The entrance is through a narrow gap in the long sandy beaches which enclose
the lagoon and with our deep draft it was critical to keep in line with the
leading lights which guide yachts through breakwater. We entered during the
flood tide because of the very fast currents that race though the gap and as
we approached the entrance, white water was being whipped up in front of us
as gallons of water poured into the lagoon sweeping us with it. Our boat
speed was only 5 knots but we were being carried along at over 11 knots in
the racing current current and it felt like a roller coaster ride - but in a
35 ton yacht!

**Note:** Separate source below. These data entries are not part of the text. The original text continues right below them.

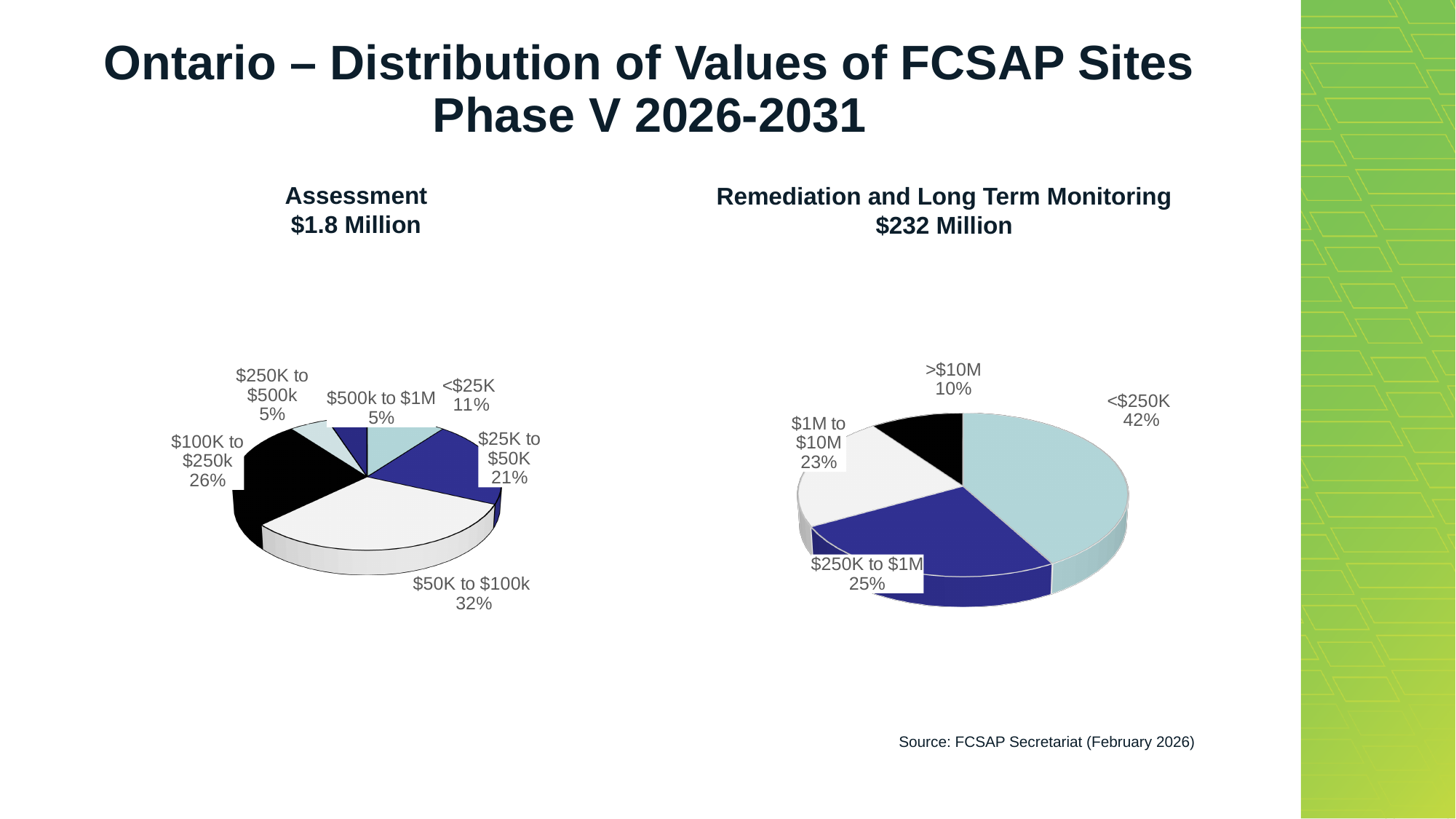
What total dollar value is given in the title of the Remediation and Long Term Monitoring chart? $232 Million In the Assessment pie chart, what share is labelled for $100K to $250k? 26% In the Assessment pie chart, what is the difference between the shares for $25K to $50K and <$25K? 10% In the Remediation and Long Term Monitoring pie chart, how many categories are shown? 4 In the Remediation and Long Term Monitoring pie chart, what is the difference between the shares for $250K to $1M and $1M to $10M? 2% What kind of chart is used on the right side of the slide for Remediation and Long Term Monitoring? Pie chart In the Remediation and Long Term Monitoring pie chart, which category has the smallest share? >$10M In the Assessment pie chart, which is larger: the share for $100K to $250k or the share for $25K to $50K? $100K to $250k In the Assessment pie chart, which category has the largest share? $50K to $100k In the Assessment pie chart, how many categories are shown? 6 In the Assessment pie chart, what share is labelled for $50K to $100k? 32% In the Remediation and Long Term Monitoring pie chart, what share is labelled for <$250K? 42%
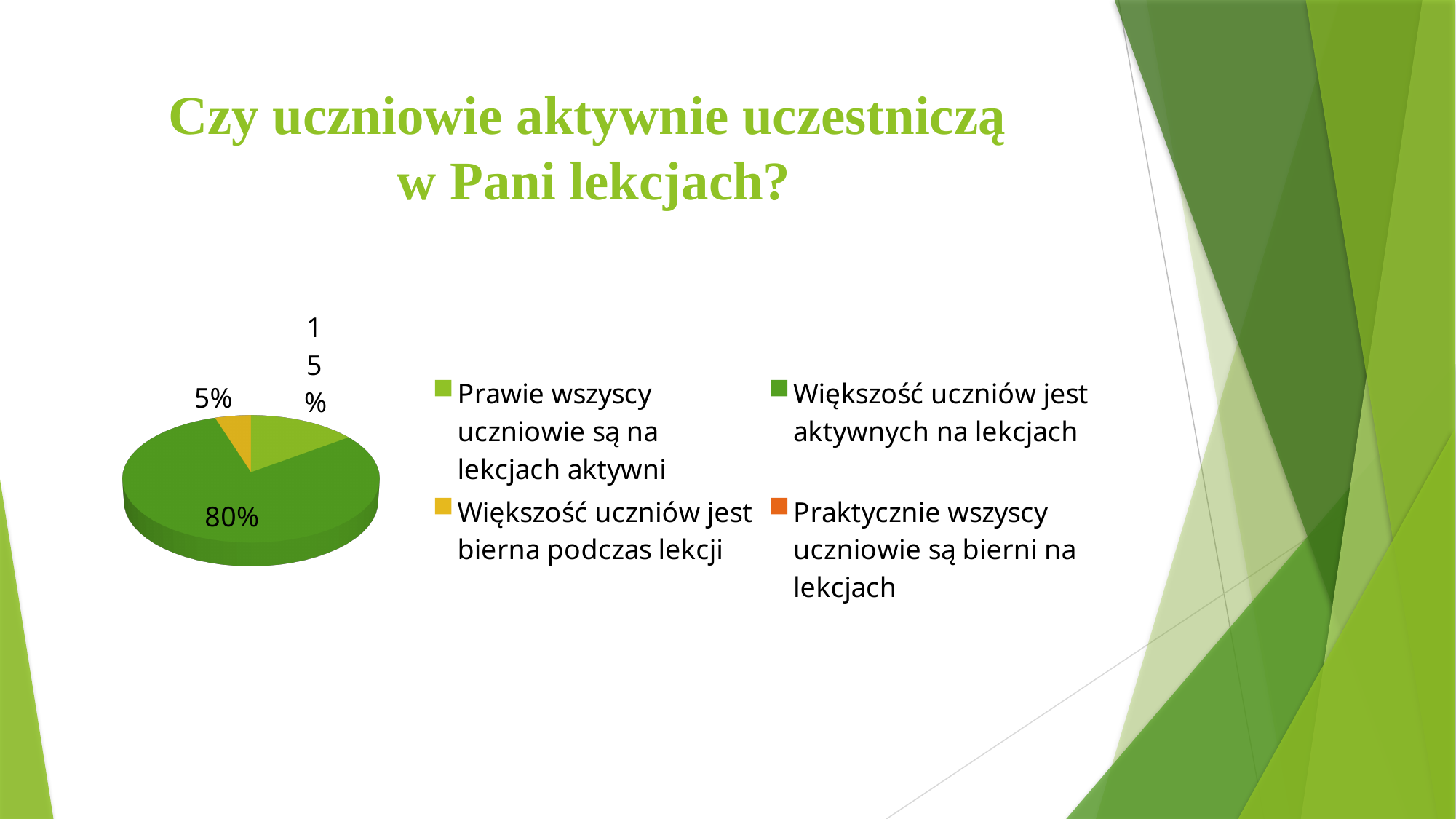
What kind of chart is shown on the slide? pie chart How many slices of the pie have a percentage label? 3 Which of the labelled slices has the smallest share of the pie? Większość uczniów jest bierna podczas lekcji Which answer has the largest share of the pie? Większość uczniów jest aktywnych na lekcjach What is the difference in percentage points between the "Prawie wszyscy uczniowie są na lekcjach aktywni" slice and the "Większość uczniów jest bierna podczas lekcji" slice? 10 What is the difference in percentage points between the 80% slice and the 15% slice? 65 What share of the pie corresponds to "Większość uczniów jest bierna podczas lekcji"? 5% What share of the pie corresponds to "Większość uczniów jest aktywnych na lekcjach"? 80% Which is larger: the share for "Prawie wszyscy uczniowie są na lekcjach aktywni" or the share for "Większość uczniów jest bierna podczas lekcji"? Prawie wszyscy uczniowie są na lekcjach aktywni What is the title of the slide containing the pie chart? Czy uczniowie aktywnie uczestniczą w Pani lekcjach? How many entries does the chart legend list? 4 What share of the pie corresponds to "Prawie wszyscy uczniowie są na lekcjach aktywni"? 15%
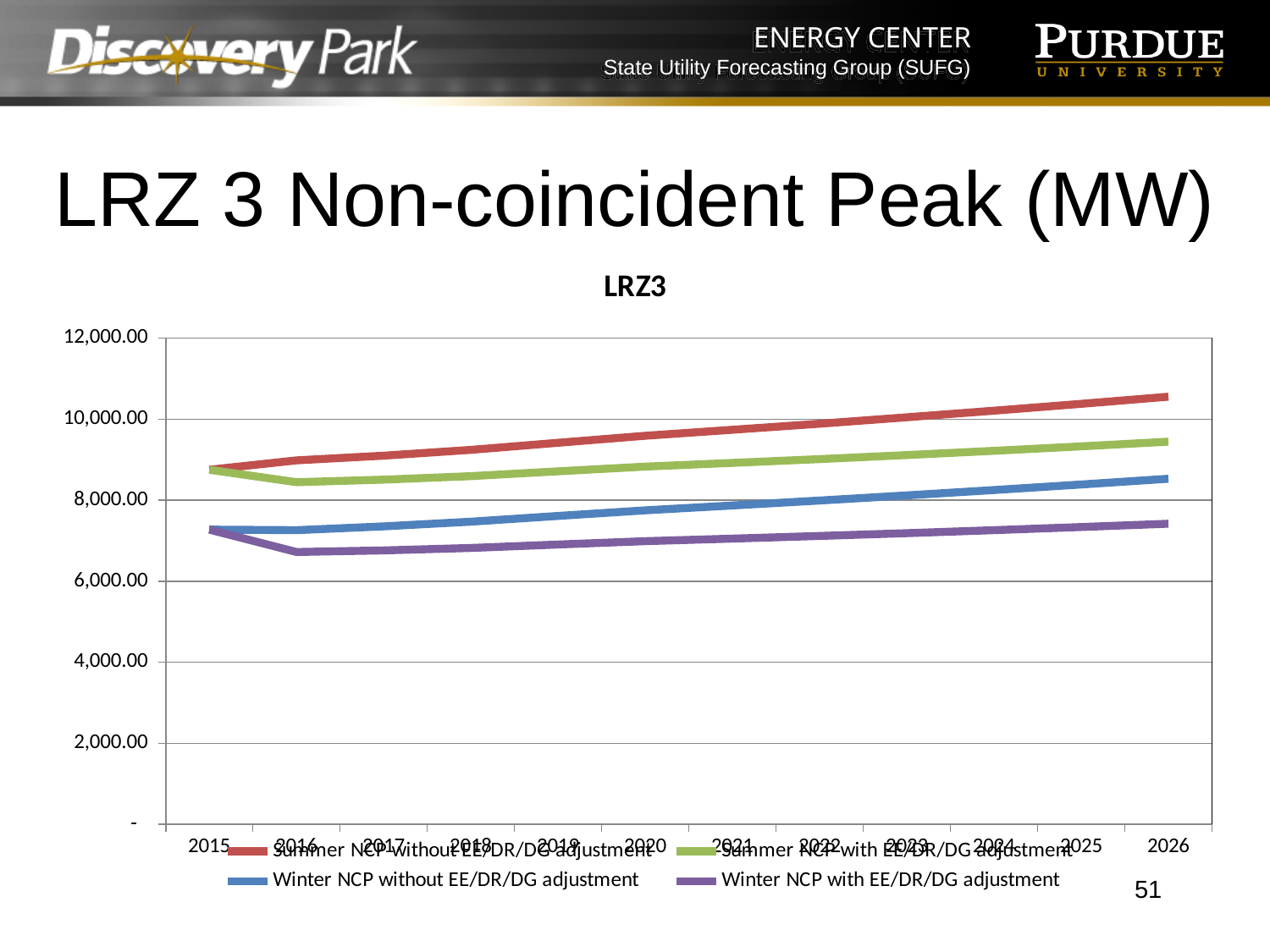
Which series has the lowest value in 2026? Winter NCP with EE/DR/DG adjustment Is the value for Summer NCP without EE/DR/DG adjustment in 2026 greater or less than 10,000.00? greater Is the value for Winter NCP without EE/DR/DG adjustment in 2026 greater or less than 8,000.00? greater What colour is the line for Winter NCP with EE/DR/DG adjustment? Purple How many series does the legend list? 4 Which series has the highest value in 2026? Summer NCP without EE/DR/DG adjustment Is the value for Winter NCP with EE/DR/DG adjustment in 2016 greater or less than 8,000.00? less What kind of chart is shown on the slide? Line chart What is the title of the chart? LRZ3 In 2026, which is larger: Summer NCP without EE/DR/DG adjustment or Summer NCP with EE/DR/DG adjustment? Summer NCP without EE/DR/DG adjustment Does the Summer NCP without EE/DR/DG adjustment line rise or fall from 2015 to 2026? Rise How many years are shown along the x axis? 12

Once inside the lagoon the current subsided a little and we
navigated our way to an area on the chart which showed 3.2 metres minimum
depth at low water. We need 3 metres to stay afloat so only just enough. We
dropped the anchor and launched the rib so that Jamie and Tom could motor
the two miles across the lagoon to collect Mat from Olhao, where we had
arranged to meet him.
We had planned to set off early this morning on the 80 mile sail to Cadiz,
but when we woke at 6am the forecasted storm was still raging overhead and
it was pitch black and pouring with rain. After a cup of tea in the cockpit
watching the storm overhead we decided to delay our departure and went back
to bed. By mid morning the storm had passed and after a huge 'full english'
we went by rib into the little port on the island of Culatra. The island is
apparently populated by 40 families who make their living from the fish in
the lagoon which are replenished every day by the tide. The port is
protected by its own breakwater and is crammed full of little fishing boats
all tied to the floating pontoon. On the beach in the harbour local
fishermen stand in the hot sun mending piles of nets which are heaped up on
the foreshore. A short trip across the water in the rib shows why Culatra
has the reputation of being the shellfish capital of Portugal as the lagoon
is positively teeming with fish.
There are no cars on the island, just a couple of tractors which act as
lorry, digger and garbage collector for the inhabitants. Apart from the
absence of palm trees it could be the Caribbean. The island is one big
sandbank and the little single story houses are brightly coloured; their
occupants sitting on plastic chairs on white verandas which line the sandy
pavements. We followed the only street though the town where a series of
wooden boardwalks lead across the marshes to the Atlantic. The soft white
sand stretches for miles with barely a person in sight, and yet we are
barely two miles from beaches of Faro where holiday makers can hardly find
space to stretch out.
We have decided to set sail for Cadiz this evening, leaving at 8 on the ebb
tide which will speed our way out of the lagoon and we hope to arrive in
Puerto Sherry shortly after dawn tomorrow.